If Kobe Bryant is the most polarizing figure of the new century, then Wilt Chamberlain was easily the most polarizing character of the last one. Depending on whom you talk to or what you read, Wilt was either a selfish loser or the best basketball player of all time. Some people claim he was self-centered, self-indulgent, self-aggrandizing, and any other "self" you can think of. Others believe that he was a gentle, caring, philanthropic soul whose frequent trips down the Ego Superhighway were just amusing examples of "Wilt being Wilt."
So -- evil or good, hero or villain -- which was the "true" Wilt? Honestly, I think he was all of those things. Indisputably great and monumentally self-absorbed, Wilt wanted not a little, but a lot...of everything: To win and to break records, to be The Man without having to take responsibility for tough losses, to love and be loved without the burden of committment. He was a walking, talking, high-scoring paradox.
In some ways, Wilt was almost unknowable. He was shy, secretive, and tended to compartmentalize the various and sundry aspects of his life. But I think that knowing and understanding Wilt Chamberlain -- or, at least, trying to -- is important. He's one of those rare figures that helped define, or redefine, the game of basketball. The NBA created the goaltending rule because of him. They widened the key in part because of Wilt's dominance under the basket. The rule that you can't cross the line on a freethrow until the ball hits the rim was instituted because the league was afraid Wilt would just try to dunk his foul shots (which he was fully capable of doing).
I've read countless books about Wilt, from his autobiographies to novels like The Rivalry: Bill Russell, Wilt Chamberlain, and the Golden Age of Basketball. There are many subtle layers to the man, and you really need to take from multiple sources if you want to get a broad sense of who he was (as well as who he wanted you to think he was). One of the more recent sources is among the best: Wilt: Larger Than Life.
If you're looking for in-depth descriptions of his various in-game accomplishments, then this book isn't for you. Many of his basketball feats are merely summarized and some have been omitted altogether (although, to be fair, Wilt's records would fill an entire book on their own). The author, Robert Cherry, clearly was much more interested in painting a portrait of Wilt the human being than Wilt the basketball superstar.
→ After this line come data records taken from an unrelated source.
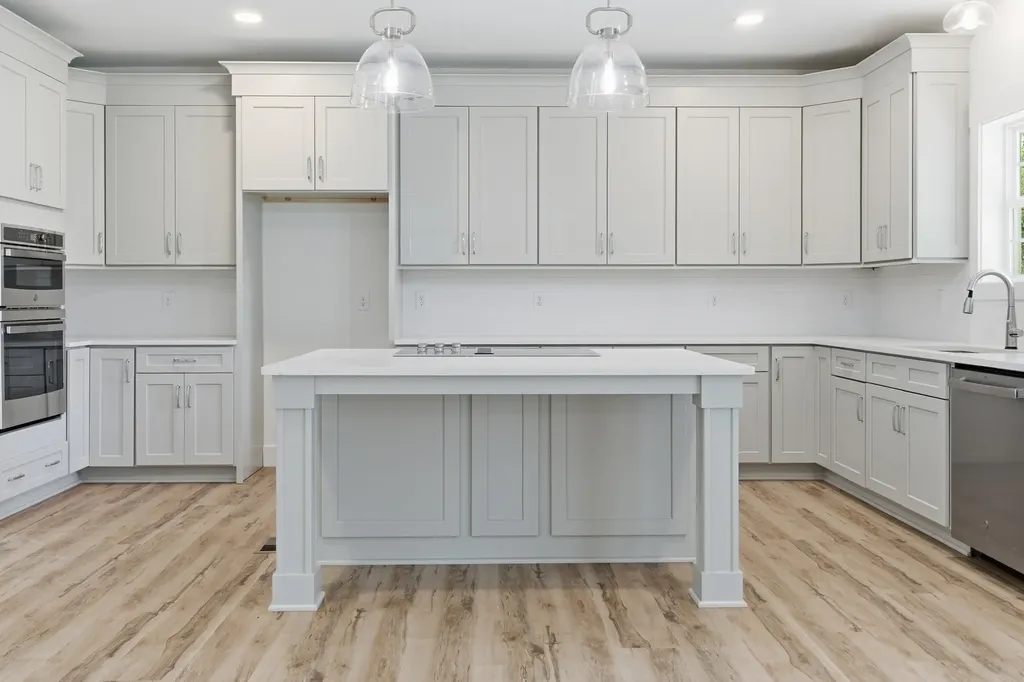 2401 Grover Street Nashville TN 37207
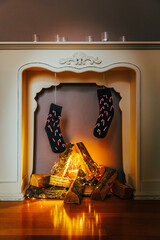 Häng deine Socken zu Weihnachten an den Kamin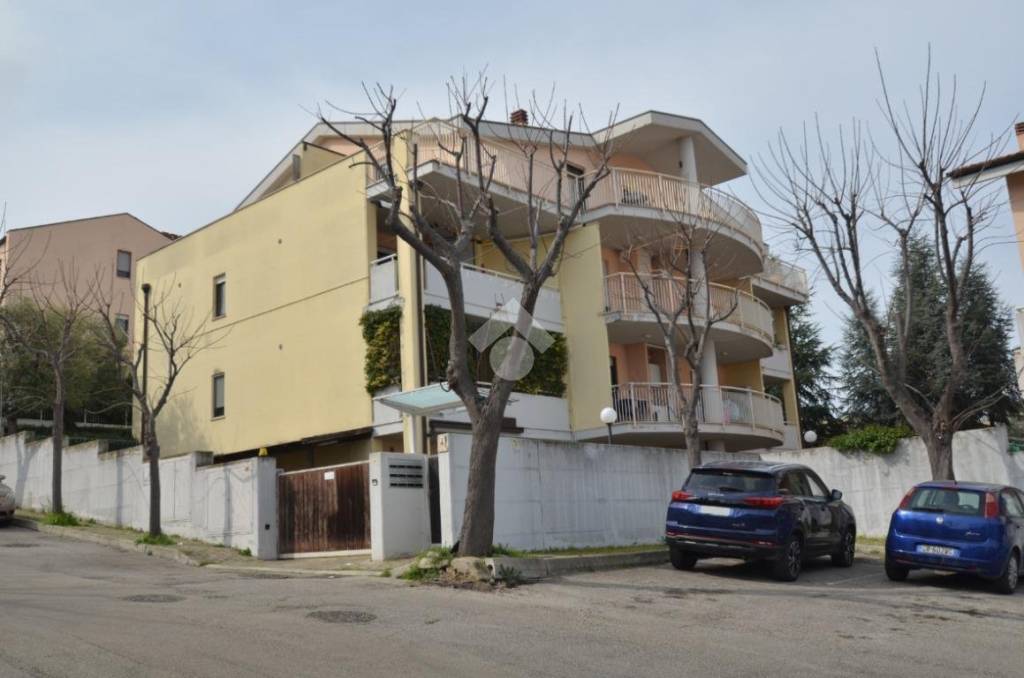 appartamento in vendita a Montesilvano in zona Montesilvano Colle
The book fills in a lot of the gaps regarding where Wilt came from and what he was doing with himself when he wasn't dunking on people. There are countless interviews and first-hand accounts of his life, and not only from former players, rivals, and coaches. There are also a great many quotes from the people who knew him in his every day life: lawyers, agents, doctors, family, friends, his lovers, people who hung out and played vollyball with him on the beach, and some of the fortunate many who met him only once for the briefest of moments.
All in all, the book shows Wilt as a person who just wanted to live his life and be happy. He just happened to be over seven feet tall, filthy rich, and incredibly famous. If all you ever knew of Wilt was what he did as a basketball player, you might be interested to discover that he donated time and money to various womens' athletic teams. You might even be touched by the story of how he befriended former teammate Paul Arizin's granddaughter, who was dying of a terminal illness. And you might be surprised at how difficult and lonely the last few months of his life were.
The only criticism I have is that Cherry was, at times, a little too generous to Wilt, tending to gloss over his less appealing character traits while slightly over-emphasizing the better ones. There also were times it seemed as though he was trying to make excuses for Wilt (particularly when discussing how Wilt took only two shots during the second half of Game 7 of the 1968 Eastern Conference Finals). I can forgive these faults, however, because there have been many, many things written that highlight Wilt's dark side. This book was a refreshing change, and an enlightening look at one of the most important men to ever put a ball through a hoop.